Homer CCSD 33C
Goodings Grove Luther J. Schilling William E. Young William J. Butler
Hadley Middle Homer Jr. High
Contact: Charla Brautigam, Communications/Public Relations Manager
firstname.lastname@example.org | 708-226-7628
For Immediate Release:
Jan. 11, 2017
A Hadley Middle School sixth-grader uses a 3Doodler pen to draw a three-dimensional dog during a Computer Club meeting on Jan. 10.
Drawing in 3D
Homer 33C students experiment with 3Doodler pens
Imagine being able to draw a three-dimensional replica of the Eiffel Tower or a customized case for your cell phone.
That’s what Homer 33C students will be doing as they experiment with 3D pens in the STEAM labs at Homer Junior High School and Hadley Middle School.
Hadley Middle School students learn how to use a 3Doodler pen by creating a three-dimensional cube.
A Hadley Middle School student shows what he was able to make with a 3Doodler pen.
Technology teacher Andrew Dole purchased six 3Doodler pens through DonorsChoose, a nonprofit website that helps public school teachers secure funding for learning materials and experiences.

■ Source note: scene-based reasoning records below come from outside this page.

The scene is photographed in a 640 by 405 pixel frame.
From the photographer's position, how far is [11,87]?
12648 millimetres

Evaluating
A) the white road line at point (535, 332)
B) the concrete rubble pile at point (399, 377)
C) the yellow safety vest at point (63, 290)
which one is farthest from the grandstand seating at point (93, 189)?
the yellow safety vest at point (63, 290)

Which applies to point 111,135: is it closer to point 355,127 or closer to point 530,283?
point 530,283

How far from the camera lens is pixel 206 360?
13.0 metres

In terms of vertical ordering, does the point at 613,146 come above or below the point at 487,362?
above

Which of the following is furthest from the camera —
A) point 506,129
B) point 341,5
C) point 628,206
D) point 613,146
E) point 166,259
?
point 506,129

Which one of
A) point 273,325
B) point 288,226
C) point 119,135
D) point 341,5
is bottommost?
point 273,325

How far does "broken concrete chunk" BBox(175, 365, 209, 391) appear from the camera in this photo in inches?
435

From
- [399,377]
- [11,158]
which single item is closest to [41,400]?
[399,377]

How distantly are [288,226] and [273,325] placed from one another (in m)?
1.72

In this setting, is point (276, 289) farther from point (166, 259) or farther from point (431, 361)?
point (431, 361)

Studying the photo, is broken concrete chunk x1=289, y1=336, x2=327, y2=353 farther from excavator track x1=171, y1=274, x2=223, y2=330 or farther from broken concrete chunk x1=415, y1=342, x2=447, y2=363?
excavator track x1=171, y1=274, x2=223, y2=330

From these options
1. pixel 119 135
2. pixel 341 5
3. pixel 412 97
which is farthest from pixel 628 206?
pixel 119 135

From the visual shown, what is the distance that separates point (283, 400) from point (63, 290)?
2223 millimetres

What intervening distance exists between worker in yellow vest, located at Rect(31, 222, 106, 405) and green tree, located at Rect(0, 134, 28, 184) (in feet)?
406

“3D printing is one of the most popular and newest tech tools out there,” said Dole, “and we want to learn how to manipulate it.”
3D pens are electric pens that write with heated plastic instead of ink or pencil. Users are able to draw three-dimensional shapes that dry and harden within in a matter of seconds.
“The ability to build something from nothing is an amazing learning experience that all students need to experience,” said Dole, who envisions students working together in the district’s STEAM labs to create unique, one-of-a kind masterpieces.
The pens arrived during winter break and students in Dole’s 6th grade Computer Club were among the first to try them out.
“You have to have a steady hand,” said one student as he attempted to draw a three-dimensional cube with the pen.
“It’s tricky to get a feel for when to stop it in the air,” said another.
The pens are the latest addition to the district’s STEAM labs — interactive learning centers that inspire integrative learning in science, technology, engineering, arts and mathematics.
Once students have had an opportunity to use the lab’s 3D pens and 3D printers, Dole plans to have them compare and contrast the advantages of each one.
“These 3D pens will allow students to experience the freedom that others feel when they are allowed to be creative without boundaries,” he said.